Prices Continue Lower to Close the Week
Weekly Cash Comments
Commentary for week ending September 18
This week the grains traded higher with soybeans gaining 10 1/2 cents, corn increasing 5 1/2 cents and wheat in Chicago increasing 3 1/2 cents. On Thursday, Federal Reserve Chairman, Janet Yellen, announced that interest rates will remain unchanged at 0-0.25 percent which seemed to have little impact on the grains immediately following the announcement. Janet Yellen emphasized that our economy was improving and the labor market was improving but that uncertainties abroad lowered their inflation outlook. It seems that interest rates will remain low at least for the time being which should pressure the U.S. Dollar.
Grains found strength on Monday on concerns about Brazil's crop which saw two consecutive frosts over the weekend. Parts of the southern state of Rio Grande do Sul saw deep frost Friday night and more freezing temperatures on Saturday night, said Pedro Aguiar, of Cotrisa cooperative in northeastern Rio Grande do Sul. The market also benefited from a better than expected wheat export inspection report on Monday which showed 647,000 MT versus trade expectations of 325,000 to 475,000 MT. Soybeans also came in better than expected at 370,000 MT versus trade estimates of only 150,000 to 350,000 MT. Only corn failed to meet expectations with a sub-par week of 711,000 MT as compared to 775,000 to 950,000 MT expected.
After the close on Monday, USDA reported corn harvest at 5 percent complete across the US, lagging slightly the 5-year average of 9 percent at this time of year. The condition of the corn crop was unchanged with 68 percent of the crop rated as good-to-excellent. For soybeans there was a surprising dip in conditions with 61 percent of the crop good-to-excellent as compared to 63 percent last week.
On Tuesday, NOPA reported the August crush numbers at 135.304 million bushels compared to the average analyst guess of 135 million bushels. Although this crush number slipped lower from July's 145.227 million bushels it is still well over the four year moving average of 117.414 million bushels and the largest August crush since 2007. Soyoil stocks were reported at 1.480 billion pounds which is higher than 2014 soyoil stocks of 1.213 billion pounds. Soymeal exports were reported at 491,510 metric tons.

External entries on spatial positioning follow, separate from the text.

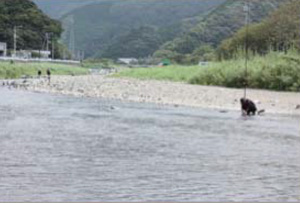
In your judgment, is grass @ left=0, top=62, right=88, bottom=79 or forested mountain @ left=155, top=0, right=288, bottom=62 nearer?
grass @ left=0, top=62, right=88, bottom=79

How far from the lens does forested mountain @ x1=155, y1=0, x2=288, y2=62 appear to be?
9775cm

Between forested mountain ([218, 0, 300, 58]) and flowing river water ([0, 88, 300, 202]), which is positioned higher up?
forested mountain ([218, 0, 300, 58])

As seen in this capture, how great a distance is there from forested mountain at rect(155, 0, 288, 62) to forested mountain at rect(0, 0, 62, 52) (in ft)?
70.7

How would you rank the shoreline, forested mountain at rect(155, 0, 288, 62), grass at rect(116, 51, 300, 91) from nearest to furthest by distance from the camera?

Export sales were in line with expectations this week for all the grains. Corn booked 533,000 metric tons within expectations which ranged from 400,000-600,000 metric tons. Soybeans also met expectations with 912,000 metric tons sold this week. Soybean sales were mostly made up of sales to China and unknown destinations. Wheat booked 377,500 metric tons which was up 30 percent from last week. Wheat sales were within the expectations which ranged from 275,000-450,000 metric tons.
Ethanol production increased week over week by 3,000 barrels per day to 961,000 barrels per day. This is a strong start to the new marketing year, already 34,000 barrels ahead of last year during the same time period. Ethanol stocks declined this week by 351,000 barrels to 18.29 million barrels.